Reproduce the data from the line containing "Across the set" through the end, inclusive, switching "breaking wave" to "cresting wave" and leaving everything else unchanged.

• • • •

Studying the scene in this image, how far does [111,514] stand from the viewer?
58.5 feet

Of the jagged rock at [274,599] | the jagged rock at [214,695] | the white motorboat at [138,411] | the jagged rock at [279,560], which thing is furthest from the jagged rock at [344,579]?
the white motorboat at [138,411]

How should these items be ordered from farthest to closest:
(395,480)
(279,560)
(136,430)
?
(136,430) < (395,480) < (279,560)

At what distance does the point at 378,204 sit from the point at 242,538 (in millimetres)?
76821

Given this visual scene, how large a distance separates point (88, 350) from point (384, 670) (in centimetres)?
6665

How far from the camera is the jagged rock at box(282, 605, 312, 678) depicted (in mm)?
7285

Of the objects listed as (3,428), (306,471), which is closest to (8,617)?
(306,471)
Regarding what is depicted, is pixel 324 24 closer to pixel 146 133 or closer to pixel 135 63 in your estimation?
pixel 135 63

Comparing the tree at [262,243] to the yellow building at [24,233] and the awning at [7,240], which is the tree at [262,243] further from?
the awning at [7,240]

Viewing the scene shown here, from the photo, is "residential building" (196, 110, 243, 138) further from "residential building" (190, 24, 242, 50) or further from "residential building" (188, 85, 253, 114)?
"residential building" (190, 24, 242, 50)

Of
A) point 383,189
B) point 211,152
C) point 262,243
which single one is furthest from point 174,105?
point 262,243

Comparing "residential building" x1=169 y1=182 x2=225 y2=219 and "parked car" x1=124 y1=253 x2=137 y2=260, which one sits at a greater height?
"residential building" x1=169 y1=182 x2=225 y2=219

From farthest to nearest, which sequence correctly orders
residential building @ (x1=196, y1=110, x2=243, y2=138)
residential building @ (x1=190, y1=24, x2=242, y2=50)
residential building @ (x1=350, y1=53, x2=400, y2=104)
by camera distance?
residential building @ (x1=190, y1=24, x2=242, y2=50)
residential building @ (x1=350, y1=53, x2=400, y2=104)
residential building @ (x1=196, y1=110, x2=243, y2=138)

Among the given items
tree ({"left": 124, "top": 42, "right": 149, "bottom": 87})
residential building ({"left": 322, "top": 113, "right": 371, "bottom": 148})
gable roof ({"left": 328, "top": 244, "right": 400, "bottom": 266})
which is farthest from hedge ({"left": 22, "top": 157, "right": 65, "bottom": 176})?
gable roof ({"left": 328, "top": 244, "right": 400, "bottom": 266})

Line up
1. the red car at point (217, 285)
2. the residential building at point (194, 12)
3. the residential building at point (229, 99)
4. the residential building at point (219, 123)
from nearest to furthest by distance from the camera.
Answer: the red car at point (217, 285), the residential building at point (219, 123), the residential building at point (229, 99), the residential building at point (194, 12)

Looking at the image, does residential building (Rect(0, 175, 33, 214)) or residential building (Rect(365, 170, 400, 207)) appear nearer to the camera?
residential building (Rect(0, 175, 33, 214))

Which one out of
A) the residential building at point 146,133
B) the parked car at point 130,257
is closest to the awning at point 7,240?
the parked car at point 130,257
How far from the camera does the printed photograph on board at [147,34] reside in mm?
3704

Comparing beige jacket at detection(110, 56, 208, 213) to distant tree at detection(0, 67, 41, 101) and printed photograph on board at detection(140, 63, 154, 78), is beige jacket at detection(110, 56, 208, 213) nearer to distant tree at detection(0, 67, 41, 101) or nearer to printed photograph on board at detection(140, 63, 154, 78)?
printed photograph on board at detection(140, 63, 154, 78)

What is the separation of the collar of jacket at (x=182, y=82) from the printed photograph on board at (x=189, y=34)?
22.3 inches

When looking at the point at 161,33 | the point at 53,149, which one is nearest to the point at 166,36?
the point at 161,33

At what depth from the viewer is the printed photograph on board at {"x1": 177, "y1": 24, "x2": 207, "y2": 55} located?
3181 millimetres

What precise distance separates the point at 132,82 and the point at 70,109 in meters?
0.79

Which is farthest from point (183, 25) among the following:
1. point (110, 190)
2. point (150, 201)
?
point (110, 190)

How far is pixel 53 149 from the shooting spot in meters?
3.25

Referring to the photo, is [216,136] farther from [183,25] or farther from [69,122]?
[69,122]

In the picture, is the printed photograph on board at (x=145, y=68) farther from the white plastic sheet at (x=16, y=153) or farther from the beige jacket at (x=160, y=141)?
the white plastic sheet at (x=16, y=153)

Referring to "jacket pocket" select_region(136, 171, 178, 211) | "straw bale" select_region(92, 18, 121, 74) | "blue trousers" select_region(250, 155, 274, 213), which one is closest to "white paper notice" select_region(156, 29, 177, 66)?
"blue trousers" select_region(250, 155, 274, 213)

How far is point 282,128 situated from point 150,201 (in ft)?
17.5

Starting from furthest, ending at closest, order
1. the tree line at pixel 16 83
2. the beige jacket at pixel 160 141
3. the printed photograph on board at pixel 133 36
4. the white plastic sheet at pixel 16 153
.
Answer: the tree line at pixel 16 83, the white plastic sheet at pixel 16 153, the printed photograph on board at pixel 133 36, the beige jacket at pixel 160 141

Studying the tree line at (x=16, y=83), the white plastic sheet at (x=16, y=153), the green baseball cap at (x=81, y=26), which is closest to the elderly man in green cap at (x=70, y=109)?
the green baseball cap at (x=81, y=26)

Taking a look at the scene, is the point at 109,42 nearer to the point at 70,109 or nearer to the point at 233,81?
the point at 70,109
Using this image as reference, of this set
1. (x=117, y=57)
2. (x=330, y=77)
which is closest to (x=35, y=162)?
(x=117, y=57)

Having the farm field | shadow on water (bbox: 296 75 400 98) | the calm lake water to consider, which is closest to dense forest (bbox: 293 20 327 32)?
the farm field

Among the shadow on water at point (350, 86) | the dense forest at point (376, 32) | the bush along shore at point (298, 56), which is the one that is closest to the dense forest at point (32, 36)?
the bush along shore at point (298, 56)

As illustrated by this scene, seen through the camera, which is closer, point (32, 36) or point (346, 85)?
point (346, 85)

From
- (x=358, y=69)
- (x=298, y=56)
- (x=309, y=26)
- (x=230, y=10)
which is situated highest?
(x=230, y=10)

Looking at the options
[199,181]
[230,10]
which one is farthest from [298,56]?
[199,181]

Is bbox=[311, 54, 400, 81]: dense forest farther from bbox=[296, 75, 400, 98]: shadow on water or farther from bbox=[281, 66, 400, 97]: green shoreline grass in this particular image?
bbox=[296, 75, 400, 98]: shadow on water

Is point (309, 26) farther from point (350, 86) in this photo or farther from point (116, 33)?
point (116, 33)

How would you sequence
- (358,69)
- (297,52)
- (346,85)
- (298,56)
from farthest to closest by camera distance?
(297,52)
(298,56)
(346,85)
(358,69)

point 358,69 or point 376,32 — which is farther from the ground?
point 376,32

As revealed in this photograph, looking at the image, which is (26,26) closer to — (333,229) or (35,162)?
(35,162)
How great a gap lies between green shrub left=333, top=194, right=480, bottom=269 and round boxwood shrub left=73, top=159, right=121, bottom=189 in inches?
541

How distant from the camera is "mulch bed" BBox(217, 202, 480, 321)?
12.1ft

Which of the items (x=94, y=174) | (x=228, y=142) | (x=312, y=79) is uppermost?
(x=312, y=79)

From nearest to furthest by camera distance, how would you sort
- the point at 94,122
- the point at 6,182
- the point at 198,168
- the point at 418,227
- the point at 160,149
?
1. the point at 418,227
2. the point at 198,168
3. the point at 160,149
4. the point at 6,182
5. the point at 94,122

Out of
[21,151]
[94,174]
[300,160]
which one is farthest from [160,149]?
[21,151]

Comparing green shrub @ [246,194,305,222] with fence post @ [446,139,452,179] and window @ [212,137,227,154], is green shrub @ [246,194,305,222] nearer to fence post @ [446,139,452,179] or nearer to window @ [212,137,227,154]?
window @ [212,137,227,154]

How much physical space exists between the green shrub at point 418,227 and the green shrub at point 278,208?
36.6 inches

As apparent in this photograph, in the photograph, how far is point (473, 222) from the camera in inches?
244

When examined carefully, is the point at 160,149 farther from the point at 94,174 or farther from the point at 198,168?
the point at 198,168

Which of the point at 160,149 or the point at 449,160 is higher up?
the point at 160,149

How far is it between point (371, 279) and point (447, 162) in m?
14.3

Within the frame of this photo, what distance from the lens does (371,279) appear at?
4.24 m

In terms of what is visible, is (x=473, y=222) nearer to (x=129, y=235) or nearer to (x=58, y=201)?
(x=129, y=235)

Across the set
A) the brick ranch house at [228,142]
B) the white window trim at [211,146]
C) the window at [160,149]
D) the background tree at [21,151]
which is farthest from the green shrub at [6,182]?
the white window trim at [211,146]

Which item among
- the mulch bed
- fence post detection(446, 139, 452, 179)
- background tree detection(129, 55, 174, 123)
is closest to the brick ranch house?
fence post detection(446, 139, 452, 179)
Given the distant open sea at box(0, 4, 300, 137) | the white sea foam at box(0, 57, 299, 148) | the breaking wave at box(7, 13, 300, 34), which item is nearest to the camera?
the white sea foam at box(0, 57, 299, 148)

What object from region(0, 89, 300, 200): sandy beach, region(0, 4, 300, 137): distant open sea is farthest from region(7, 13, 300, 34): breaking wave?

• • • •

## [Response below]
Across the set
A) the brick ranch house at [228,142]
B) the white window trim at [211,146]
C) the window at [160,149]
D) the background tree at [21,151]
which is farthest from the green shrub at [6,182]?
the white window trim at [211,146]

Which item among
- the mulch bed
- fence post detection(446, 139, 452, 179)
- background tree detection(129, 55, 174, 123)
is closest to the brick ranch house?
fence post detection(446, 139, 452, 179)
Given the distant open sea at box(0, 4, 300, 137) | the white sea foam at box(0, 57, 299, 148) | the cresting wave at box(7, 13, 300, 34), which item is nearest to the camera?
the white sea foam at box(0, 57, 299, 148)

What object from region(0, 89, 300, 200): sandy beach, region(0, 4, 300, 137): distant open sea is farthest from region(7, 13, 300, 34): cresting wave?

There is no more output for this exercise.